Your job is to say to yourself on a job interview does the hiring manager likes me or not. If you aren't a particular manager's cup of tea, you haven't failed -- you've dodged a bullet.
Ill preface this by saying I am absolutely no fan of the coalition or the tories.
However as fas as I am aware the only two effects on health and safety legislation that are proposed within this legislation are a removal of strict liability under for eg Reg 4 of PUWER essentially taking us back to the position prior to Stark v Post office 2000 and removing a vicarious liability for harrasment again reversing Majorowski v Guys ans St Thomas. Neither remove a right to pursue compensation or for an award to be made against a negligent employer
Stark was always a very narrow interpretation of PUWER 4. This regulation broadly imposes a duty on an employer to maintain their work equipment (the regulation includes the word shall- this is important!) In the case of Stark the Claimant, a postman was riding his bike when his peddle snapped and he fell and was injured. He sued alleging that the bike was not properly maintained. The post office defended the claim on the basis that they had maintained the bike and its peddle. It was regularly inspected and the failure of peddle simply could not be anticipated or reasonably prevented.
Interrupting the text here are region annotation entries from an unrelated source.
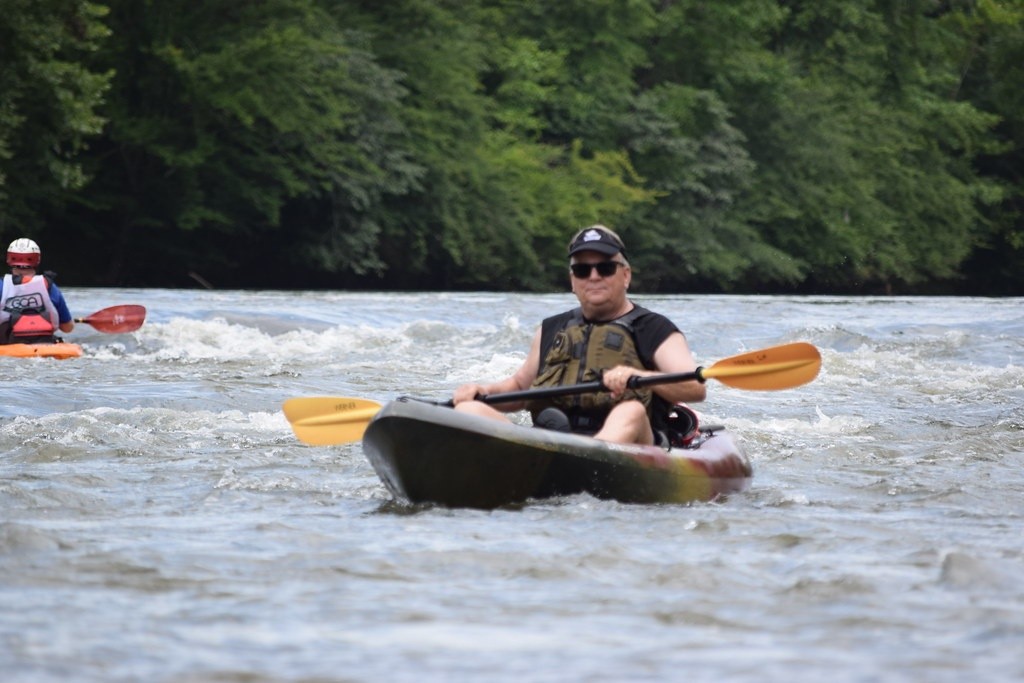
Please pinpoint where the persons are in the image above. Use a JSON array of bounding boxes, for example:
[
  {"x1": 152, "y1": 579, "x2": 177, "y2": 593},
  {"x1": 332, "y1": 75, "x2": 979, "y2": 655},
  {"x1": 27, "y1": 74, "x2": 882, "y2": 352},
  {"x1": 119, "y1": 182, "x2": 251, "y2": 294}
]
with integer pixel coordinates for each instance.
[
  {"x1": 0, "y1": 238, "x2": 74, "y2": 343},
  {"x1": 451, "y1": 223, "x2": 706, "y2": 443}
]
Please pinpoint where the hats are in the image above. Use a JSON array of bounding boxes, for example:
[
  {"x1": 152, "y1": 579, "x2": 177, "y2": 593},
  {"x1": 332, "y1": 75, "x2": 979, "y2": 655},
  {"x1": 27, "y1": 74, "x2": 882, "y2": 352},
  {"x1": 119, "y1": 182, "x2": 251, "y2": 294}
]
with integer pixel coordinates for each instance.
[{"x1": 567, "y1": 224, "x2": 630, "y2": 258}]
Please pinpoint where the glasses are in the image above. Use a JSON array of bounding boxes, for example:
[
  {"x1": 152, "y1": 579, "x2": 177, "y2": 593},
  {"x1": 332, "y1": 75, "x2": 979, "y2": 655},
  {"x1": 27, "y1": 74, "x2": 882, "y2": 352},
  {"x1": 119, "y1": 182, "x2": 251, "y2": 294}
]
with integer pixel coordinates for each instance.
[{"x1": 569, "y1": 261, "x2": 624, "y2": 278}]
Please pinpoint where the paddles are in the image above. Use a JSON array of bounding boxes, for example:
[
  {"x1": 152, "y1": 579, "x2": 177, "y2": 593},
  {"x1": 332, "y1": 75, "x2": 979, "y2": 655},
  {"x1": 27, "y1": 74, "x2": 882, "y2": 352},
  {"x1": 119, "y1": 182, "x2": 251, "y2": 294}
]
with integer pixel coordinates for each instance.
[
  {"x1": 52, "y1": 307, "x2": 147, "y2": 335},
  {"x1": 278, "y1": 344, "x2": 821, "y2": 448}
]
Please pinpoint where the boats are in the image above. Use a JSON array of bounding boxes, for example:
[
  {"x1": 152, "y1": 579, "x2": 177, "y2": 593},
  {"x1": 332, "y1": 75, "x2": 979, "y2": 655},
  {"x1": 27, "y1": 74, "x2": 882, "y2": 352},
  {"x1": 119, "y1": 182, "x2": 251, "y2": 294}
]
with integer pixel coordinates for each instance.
[
  {"x1": 1, "y1": 336, "x2": 87, "y2": 360},
  {"x1": 360, "y1": 397, "x2": 753, "y2": 511}
]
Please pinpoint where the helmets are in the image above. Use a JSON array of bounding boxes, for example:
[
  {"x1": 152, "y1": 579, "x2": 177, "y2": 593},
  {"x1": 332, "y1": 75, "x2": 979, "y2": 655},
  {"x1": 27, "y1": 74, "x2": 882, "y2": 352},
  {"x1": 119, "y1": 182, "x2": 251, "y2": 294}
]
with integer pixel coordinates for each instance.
[{"x1": 6, "y1": 237, "x2": 41, "y2": 266}]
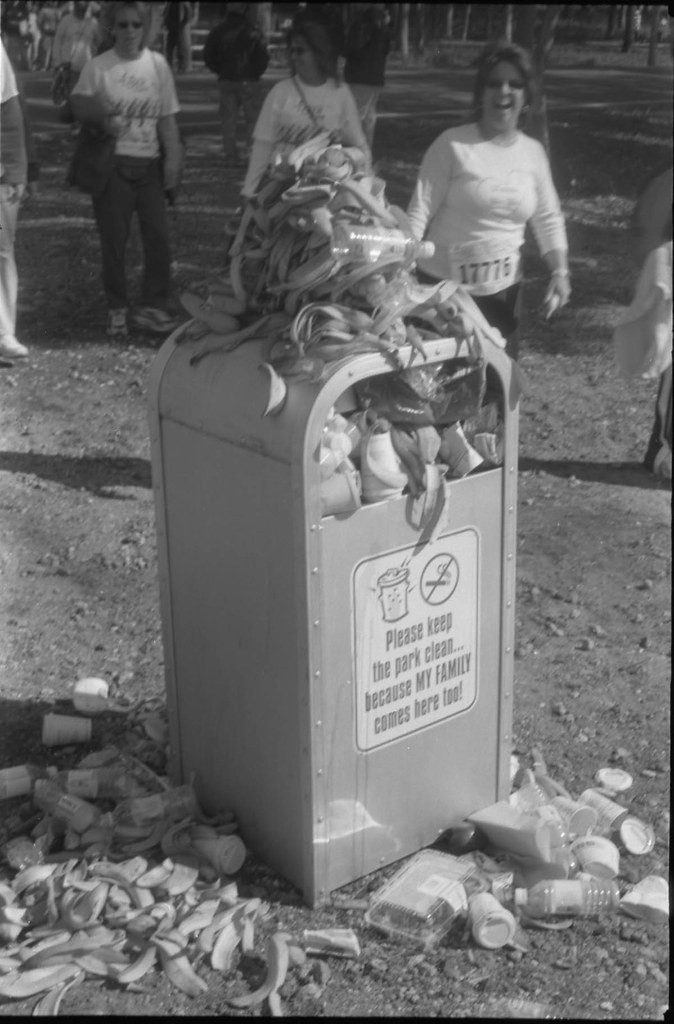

They therefore contended that they had demonstrated a more than reasonable system of maintenance and had discharged their duty under the regulation. I.e the accident was not their fault. The courts ultimately held however that as the wording of PUWER stated that employers shall maintain equipment, there was no room for 'so far as reasonably practicable' and the duty was absolute. as such they held that the fact the peddle snapped was evidence itself that the bike had not been maintained and imposed a strict liability. Following this case if any work equipment is 'defective ' irrespective of whether an employer could should or even did maintain it they are liable for their employees injury. Removing this strict interpretation of what was an EU directive is only levelling the playing field. If an employer hasnt bothered to maintain their work equipment and this breaks and injures employees they will still be in breach of PUWER. This change will only benefit employers who had proper systems of inspection and maintenance in place already but were being penalised by the strict liability provisions of stark. If anything it will be an incentive to step up maintenance etc as at present their is no reward for doing so in litigation (although obvioulsy this should help prevent the accident in teh first instance)
and breathe
Excellent post - perhaps the OP and Mintball should have read this before jumping on the bandwagon of propaganda and miss direction.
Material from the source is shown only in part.